### [WORK REQUIRED]
The response should contain every record, reproduced exactly.

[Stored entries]
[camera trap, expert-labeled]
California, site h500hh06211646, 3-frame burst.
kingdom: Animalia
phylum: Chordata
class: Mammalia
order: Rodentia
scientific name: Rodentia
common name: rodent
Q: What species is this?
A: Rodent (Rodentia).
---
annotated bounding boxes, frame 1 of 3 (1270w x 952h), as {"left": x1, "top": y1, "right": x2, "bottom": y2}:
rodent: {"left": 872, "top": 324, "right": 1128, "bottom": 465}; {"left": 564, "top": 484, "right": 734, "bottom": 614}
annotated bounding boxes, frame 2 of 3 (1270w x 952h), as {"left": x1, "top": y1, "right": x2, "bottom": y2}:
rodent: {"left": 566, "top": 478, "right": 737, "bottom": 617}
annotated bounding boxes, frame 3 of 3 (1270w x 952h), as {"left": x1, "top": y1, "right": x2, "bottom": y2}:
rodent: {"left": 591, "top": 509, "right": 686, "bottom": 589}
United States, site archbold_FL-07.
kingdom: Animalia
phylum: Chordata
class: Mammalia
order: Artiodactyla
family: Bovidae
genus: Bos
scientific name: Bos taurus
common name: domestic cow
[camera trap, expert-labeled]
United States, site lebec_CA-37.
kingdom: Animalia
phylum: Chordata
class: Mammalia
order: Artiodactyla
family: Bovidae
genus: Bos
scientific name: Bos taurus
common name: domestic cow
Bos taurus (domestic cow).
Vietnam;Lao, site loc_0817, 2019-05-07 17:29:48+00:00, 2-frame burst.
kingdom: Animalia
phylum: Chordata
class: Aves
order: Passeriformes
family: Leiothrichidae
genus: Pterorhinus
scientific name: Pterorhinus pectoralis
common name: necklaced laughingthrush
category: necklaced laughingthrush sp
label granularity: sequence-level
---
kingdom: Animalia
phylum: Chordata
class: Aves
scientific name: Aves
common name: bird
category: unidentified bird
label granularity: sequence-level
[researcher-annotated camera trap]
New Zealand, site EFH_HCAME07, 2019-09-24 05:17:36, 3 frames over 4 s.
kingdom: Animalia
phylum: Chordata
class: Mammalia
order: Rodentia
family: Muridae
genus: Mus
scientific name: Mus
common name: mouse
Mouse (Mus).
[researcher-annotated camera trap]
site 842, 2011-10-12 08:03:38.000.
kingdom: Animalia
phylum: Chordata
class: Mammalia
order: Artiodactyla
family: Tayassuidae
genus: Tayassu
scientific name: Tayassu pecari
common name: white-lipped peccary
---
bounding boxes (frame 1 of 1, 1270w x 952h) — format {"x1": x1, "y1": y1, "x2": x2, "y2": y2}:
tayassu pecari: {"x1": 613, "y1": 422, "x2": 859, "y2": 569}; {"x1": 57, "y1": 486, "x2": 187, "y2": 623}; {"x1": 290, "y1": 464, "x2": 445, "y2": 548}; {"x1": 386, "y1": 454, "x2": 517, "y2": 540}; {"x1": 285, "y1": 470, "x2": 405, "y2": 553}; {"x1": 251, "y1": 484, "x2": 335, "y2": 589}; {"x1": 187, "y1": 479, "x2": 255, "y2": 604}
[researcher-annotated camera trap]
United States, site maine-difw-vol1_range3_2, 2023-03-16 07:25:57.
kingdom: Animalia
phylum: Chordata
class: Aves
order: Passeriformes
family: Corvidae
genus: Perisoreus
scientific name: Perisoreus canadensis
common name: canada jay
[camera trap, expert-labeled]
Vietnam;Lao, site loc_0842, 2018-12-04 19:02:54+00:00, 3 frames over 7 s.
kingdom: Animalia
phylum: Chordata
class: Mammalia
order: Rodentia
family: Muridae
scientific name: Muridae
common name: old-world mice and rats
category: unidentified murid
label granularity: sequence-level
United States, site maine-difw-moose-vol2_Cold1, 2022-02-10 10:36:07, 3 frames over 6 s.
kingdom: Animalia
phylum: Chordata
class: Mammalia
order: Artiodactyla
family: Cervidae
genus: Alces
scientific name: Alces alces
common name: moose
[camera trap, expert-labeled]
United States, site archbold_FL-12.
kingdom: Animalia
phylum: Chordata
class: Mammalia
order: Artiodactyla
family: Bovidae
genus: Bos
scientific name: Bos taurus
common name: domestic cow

### [YOUR SOLUTION]
[camera trap, expert-labeled]
California, site h500hh06211646, 3-frame burst.
kingdom: Animalia
phylum: Chordata
class: Mammalia
order: Rodentia
scientific name: Rodentia
common name: rodent
Q: What species is this?
A: Rodent (Rodentia).
---
annotated bounding boxes, frame 1 of 3 (1270w x 952h), as {"left": x1, "top": y1, "right": x2, "bottom": y2}:
rodent: {"left": 872, "top": 324, "right": 1128, "bottom": 465}; {"left": 564, "top": 484, "right": 734, "bottom": 614}
annotated bounding boxes, frame 2 of 3 (1270w x 952h), as {"left": x1, "top": y1, "right": x2, "bottom": y2}:
rodent: {"left": 566, "top": 478, "right": 737, "bottom": 617}
annotated bounding boxes, frame 3 of 3 (1270w x 952h), as {"left": x1, "top": y1, "right": x2, "bottom": y2}:
rodent: {"left": 591, "top": 509, "right": 686, "bottom": 589}
United States, site archbold_FL-07.
kingdom: Animalia
phylum: Chordata
class: Mammalia
order: Artiodactyla
family: Bovidae
genus: Bos
scientific name: Bos taurus
common name: domestic cow
[camera trap, expert-labeled]
United States, site lebec_CA-37.
kingdom: Animalia
phylum: Chordata
class: Mammalia
order: Artiodactyla
family: Bovidae
genus: Bos
scientific name: Bos taurus
common name: domestic cow
Bos taurus (domestic cow).
Vietnam;Lao, site loc_0817, 2019-05-07 17:29:48+00:00, 2-frame burst.
kingdom: Animalia
phylum: Chordata
class: Aves
order: Passeriformes
family: Leiothrichidae
genus: Pterorhinus
scientific name: Pterorhinus pectoralis
common name: necklaced laughingthrush
category: necklaced laughingthrush sp
label granularity: sequence-level
---
kingdom: Animalia
phylum: Chordata
class: Aves
scientific name: Aves
common name: bird
category: unidentified bird
label granularity: sequence-level
[researcher-annotated camera trap]
New Zealand, site EFH_HCAME07, 2019-09-24 05:17:36, 3 frames over 4 s.
kingdom: Animalia
phylum: Chordata
class: Mammalia
order: Rodentia
family: Muridae
genus: Mus
scientific name: Mus
common name: mouse
Mouse (Mus).
[researcher-annotated camera trap]
site 842, 2011-10-12 08:03:38.000.
kingdom: Animalia
phylum: Chordata
class: Mammalia
order: Artiodactyla
family: Tayassuidae
genus: Tayassu
scientific name: Tayassu pecari
common name: white-lipped peccary
---
bounding boxes (frame 1 of 1, 1270w x 952h) — format {"x1": x1, "y1": y1, "x2": x2, "y2": y2}:
tayassu pecari: {"x1": 613, "y1": 422, "x2": 859, "y2": 569}; {"x1": 57, "y1": 486, "x2": 187, "y2": 623}; {"x1": 290, "y1": 464, "x2": 445, "y2": 548}; {"x1": 386, "y1": 454, "x2": 517, "y2": 540}; {"x1": 285, "y1": 470, "x2": 405, "y2": 553}; {"x1": 251, "y1": 484, "x2": 335, "y2": 589}; {"x1": 187, "y1": 479, "x2": 255, "y2": 604}
[researcher-annotated camera trap]
United States, site maine-difw-vol1_range3_2, 2023-03-16 07:25:57.
kingdom: Animalia
phylum: Chordata
class: Aves
order: Passeriformes
family: Corvidae
genus: Perisoreus
scientific name: Perisoreus canadensis
common name: canada jay
[camera trap, expert-labeled]
Vietnam;Lao, site loc_0842, 2018-12-04 19:02:54+00:00, 3 frames over 7 s.
kingdom: Animalia
phylum: Chordata
class: Mammalia
order: Rodentia
family: Muridae
scientific name: Muridae
common name: old-world mice and rats
category: unidentified murid
label granularity: sequence-level
United States, site maine-difw-moose-vol2_Cold1, 2022-02-10 10:36:07, 3 frames over 6 s.
kingdom: Animalia
phylum: Chordata
class: Mammalia
order: Artiodactyla
family: Cervidae
genus: Alces
scientific name: Alces alces
common name: moose
[camera trap, expert-labeled]
United States, site archbold_FL-12.
kingdom: Animalia
phylum: Chordata
class: Mammalia
order: Artiodactyla
family: Bovidae
genus: Bos
scientific name: Bos taurus
common name: domestic cow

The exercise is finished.